On transparency while working remotely

Sarah: I noticed in Buffer’s values there are two interesting ones that co-exist. One is “choose positivity” and the other is “transparency.” Under choose positivity, one of your tenets is “let the other person save face, even if they are clearly wrong.” How does that coexist with transparency?

Katie:  Awkwardly! It’s very insightful that you picked that up, because these are the two values we’re most known for.

They definitely are the most line-in-the-sand values—not everyone’s going to agree with them. We’ve since somewhat evolved our values, in fact. Transparency is the same, but we’ve changed “choose positivity” to “cultivate positivity.” We realized it’s not always a choice, as in, “Snap out of it, be happy!” Especially when there are a lot of things going on in the world—like the pandemic.

But to the point on letting others save face—cultures that enable aggressive, obnoxious behaviour often mask it as transparency. Before someone’s about to say something mean to you, they’ll start with “To tell you the truth” or “I’m just being honest here.” That’s not necessarily what candor is. Candor is a kind act.

We wanted to make sure that people didn’t take transparency to mean a public dressing-down or shaming of their coworkers, because that just creates an extremely psychologically unsafe environment. You’re not going to feel safe to make mistakes if you’re called out for being a fool in the general channel.

At Buffer, we don’t actually make corrective feedback transparent. We tried, and it was not a good idea. It absolutely trashes people’s feeling that they can make a mistake, because it feels like you’re being publicly humiliated. So, we tend to make praise very public, if the person’s comfortable. For feedback in the form of criticism, we try to do that directly and individually with the person. But it should always be transparent in the sense that you don’t wonder what your coworkers are thinking of you, especially your manager or someone in a lead position.

I would also say that being candid is not necessarily a case of not being positive. You can absolutely have a difficult conversation and frame it positively: I care about you, I want you to succeed here, in your career, in life in general. If I’m noticing this thing that’s holding you back, the best thing for me to do for you is to talk to you about it.

If you’re lucky, the other person does truly see feedback as a gift. I have found very few people actually experience feedback as a gift. Most humans just hate getting feedback and it’s just how we’re wired. It’s not quite the gift people want to get, but it is important to do.
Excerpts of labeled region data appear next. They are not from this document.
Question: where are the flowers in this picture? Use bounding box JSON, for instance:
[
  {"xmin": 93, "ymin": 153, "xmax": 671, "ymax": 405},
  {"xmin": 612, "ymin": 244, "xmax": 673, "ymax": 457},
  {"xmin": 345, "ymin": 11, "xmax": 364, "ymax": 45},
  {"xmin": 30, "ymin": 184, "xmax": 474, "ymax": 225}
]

Sarah: I really like your point on how important it is to praise in public and correct in private. I find especially for early-stage startups, where you don’t necessarily have an intentional feedback cadence, sometimes it feels like if the moment passes you’re never going to be able to share feedback with people. I find that’s when negative feedback comes out, in a meeting that otherwise wasn’t intended for that purpose.
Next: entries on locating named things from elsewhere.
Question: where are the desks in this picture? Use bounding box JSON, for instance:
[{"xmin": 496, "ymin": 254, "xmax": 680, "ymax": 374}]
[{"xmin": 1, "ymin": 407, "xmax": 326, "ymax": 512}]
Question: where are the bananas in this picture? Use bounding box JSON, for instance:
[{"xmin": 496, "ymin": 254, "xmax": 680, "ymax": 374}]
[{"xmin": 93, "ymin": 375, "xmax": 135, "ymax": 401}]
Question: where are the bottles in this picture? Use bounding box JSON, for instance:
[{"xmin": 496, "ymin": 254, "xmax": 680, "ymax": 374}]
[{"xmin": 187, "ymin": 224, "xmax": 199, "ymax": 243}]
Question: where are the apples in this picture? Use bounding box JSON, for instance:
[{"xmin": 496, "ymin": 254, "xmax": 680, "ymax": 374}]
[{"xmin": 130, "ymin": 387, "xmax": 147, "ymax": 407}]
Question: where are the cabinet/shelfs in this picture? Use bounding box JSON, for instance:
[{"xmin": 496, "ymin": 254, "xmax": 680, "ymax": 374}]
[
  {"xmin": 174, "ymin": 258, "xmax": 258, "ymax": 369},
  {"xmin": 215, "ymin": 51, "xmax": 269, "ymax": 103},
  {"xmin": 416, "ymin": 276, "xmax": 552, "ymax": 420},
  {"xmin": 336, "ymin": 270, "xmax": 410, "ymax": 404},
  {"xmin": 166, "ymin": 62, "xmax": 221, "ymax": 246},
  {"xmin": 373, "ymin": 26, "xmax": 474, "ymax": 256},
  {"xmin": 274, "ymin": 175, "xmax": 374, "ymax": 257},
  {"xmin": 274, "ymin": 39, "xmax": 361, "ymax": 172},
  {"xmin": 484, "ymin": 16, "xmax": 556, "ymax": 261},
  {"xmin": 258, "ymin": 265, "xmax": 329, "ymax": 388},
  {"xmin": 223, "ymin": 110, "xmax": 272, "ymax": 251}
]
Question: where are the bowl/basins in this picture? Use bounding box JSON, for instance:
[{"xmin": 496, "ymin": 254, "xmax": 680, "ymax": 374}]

I find myself falling prey to that, and afterwards reflecting that if I had a formal cadence of one-on-ones with this person, I’m sure I would’ve still given them this corrective feedback, because I want them to learn and don’t want to soften it, but I would’ve done it in a more appropriate setting.

Katie: Exactly. And it’s interesting about softening the feedback—some people don’t soften feedback at all for very sensitive reports, for whom softening could’ve been useful.
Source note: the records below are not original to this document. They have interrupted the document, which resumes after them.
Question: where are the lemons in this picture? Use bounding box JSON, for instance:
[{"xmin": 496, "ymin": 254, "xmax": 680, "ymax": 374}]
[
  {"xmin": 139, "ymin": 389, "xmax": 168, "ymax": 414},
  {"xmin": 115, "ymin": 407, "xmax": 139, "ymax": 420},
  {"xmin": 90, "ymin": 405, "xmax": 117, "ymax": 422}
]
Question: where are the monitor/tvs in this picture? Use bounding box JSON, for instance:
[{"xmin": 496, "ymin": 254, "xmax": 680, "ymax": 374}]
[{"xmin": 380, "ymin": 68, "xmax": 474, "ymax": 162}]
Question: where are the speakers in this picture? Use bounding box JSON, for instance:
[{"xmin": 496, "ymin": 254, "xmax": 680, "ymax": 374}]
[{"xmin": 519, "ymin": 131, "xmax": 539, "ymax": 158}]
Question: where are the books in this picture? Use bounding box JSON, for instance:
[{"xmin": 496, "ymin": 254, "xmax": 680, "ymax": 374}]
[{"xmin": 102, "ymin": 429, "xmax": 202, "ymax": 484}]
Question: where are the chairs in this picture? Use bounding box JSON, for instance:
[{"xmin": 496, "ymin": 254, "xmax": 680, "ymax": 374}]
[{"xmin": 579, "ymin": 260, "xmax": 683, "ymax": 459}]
I’ve also seen managers who soften feedback so much that it sounds like praise, and they do the good news sandwich: “You’re great at these amazing things, but you could maybe change this, but overall, you’re amazing.” The person walks away thinking they’re the best, though the manager has tried to give them difficult feedback. That’s a tough one, knowing how much to soften it, or not, for the person to learn something. I think it varies quite a bit, depending on the person.

Katie Wilde is the VP of engineering at Buffer. She’s the co-author of “Atomic Migration Strategy for Web Teams,” and her writing has also appeared in The Next Web, Inc Magazine and Fast Company.

Sarah Marion leads Startup Partnerships at Commit. She’s spent her career collaborating with early stage founders as they solve valuable problems.